The clusters are concentrated in the city’s two major business districts: downtown and Gateway. The former is home to a thriving community, and Sorolis says that companies find it easier to attract knowledge workers to that area because of its local color. “It’s part of the synergy of what makes downtown such a great business district,” she adds. More than 32,000 employees currently work downtown, with offices overlooking the bay and more than 100 downtown restaurants to choose from at lunch hour.
Gateway is also aptly named: only 10 minutes from two major airports (St. Petersburg-Clearwater and Tampa International Airport), and at the crossroads of interstate highways, Gateway positions businesses at the heart of the Tampa Bay region (while only 10 minutes north of downtown). Its well-developed office parks and corporate neighbors include the Home Shopping Network, Franklin Templeton, Bright House Networks, Catalina Marketing, Jabil, Halkey-Roberts, and Raymond James Financial.
The first city in the state to be designated as a “Green City” by the Florida Green Building Coalition, the designation is recognition of St. Petersburg’s long-term commitment to an ecologically sensitive agenda. The designation process took into account several factors. The first, the city’s reclaimed water system, is one of the largest in the country (despite a high-population density, the city is now using less water-per-capita than ever before).

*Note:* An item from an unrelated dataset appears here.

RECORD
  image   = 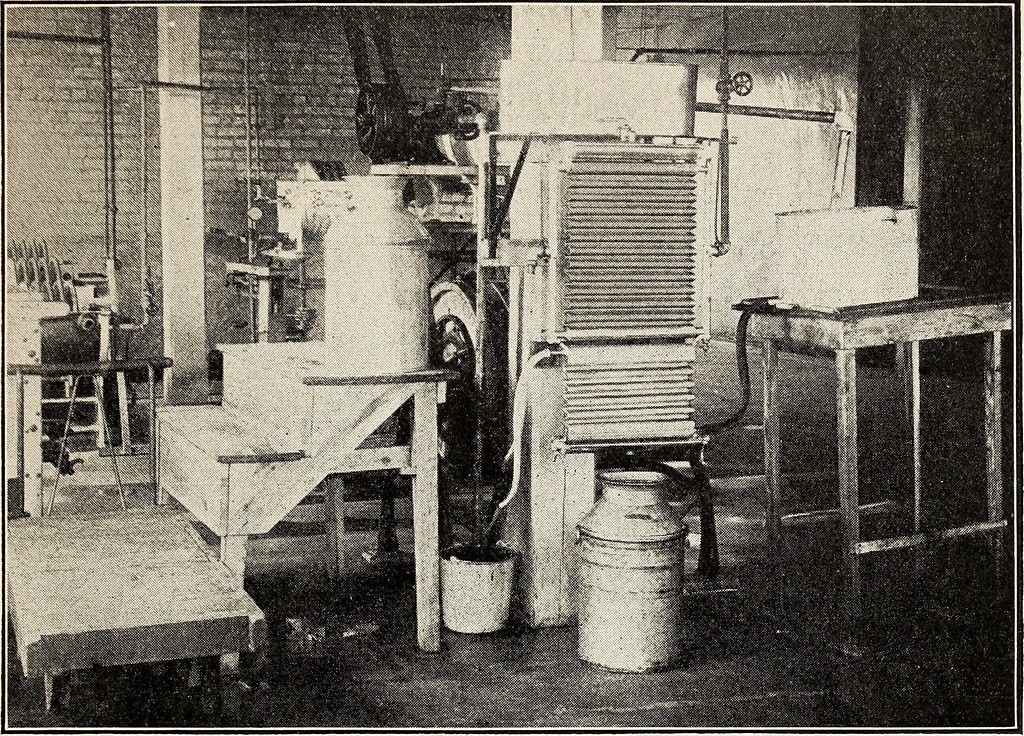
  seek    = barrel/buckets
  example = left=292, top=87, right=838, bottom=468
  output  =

Other factors include an extensive system of 150 city parks over 2,500 acres; a City Trails network tallying more than 100 miles, the largest in the Southeast; the preservation of environmentally sensitive habitats; and the city’s 26 years as a member of the National Arbor Day Foundation’s Tree City USA, which has resulted in the planting of 18,000 trees since 2001. “St. Petersburg is a beautiful place, and its pristine environment is one of its best-selling features,” Foster says. “As the first Green City in Florida, we are committed to preserving this resource through the smart use of technology, sound business practice, and innovation.”
Of course, the process also reaps financial benefits for the city, such as the savings that will come through the replacement of all lighting in city-controlled parking garages, intersections, street lights, and even a solar-powered city park. And the city is encouraging its population toward electric vehicles, with the recent installation of 10 charging stations in the downtown area and the opening of the state’s first electric-vehicle dealership.
A Cohesive Business Community
St. Petersburg’s holistic program of economic-development initiatives, working in tandem with its many civic enterprises, has transformed this city into one of the most attractive business locales in the country. As Robert Danielson, the city’s communications manager, puts it, “People want to work where they can live, vacation, and raise a family. We’ve invested a lot into the community and its infrastructure; its art, entertainment, and recreation programs; and made it into a top-notch destination for businesses and their employees.”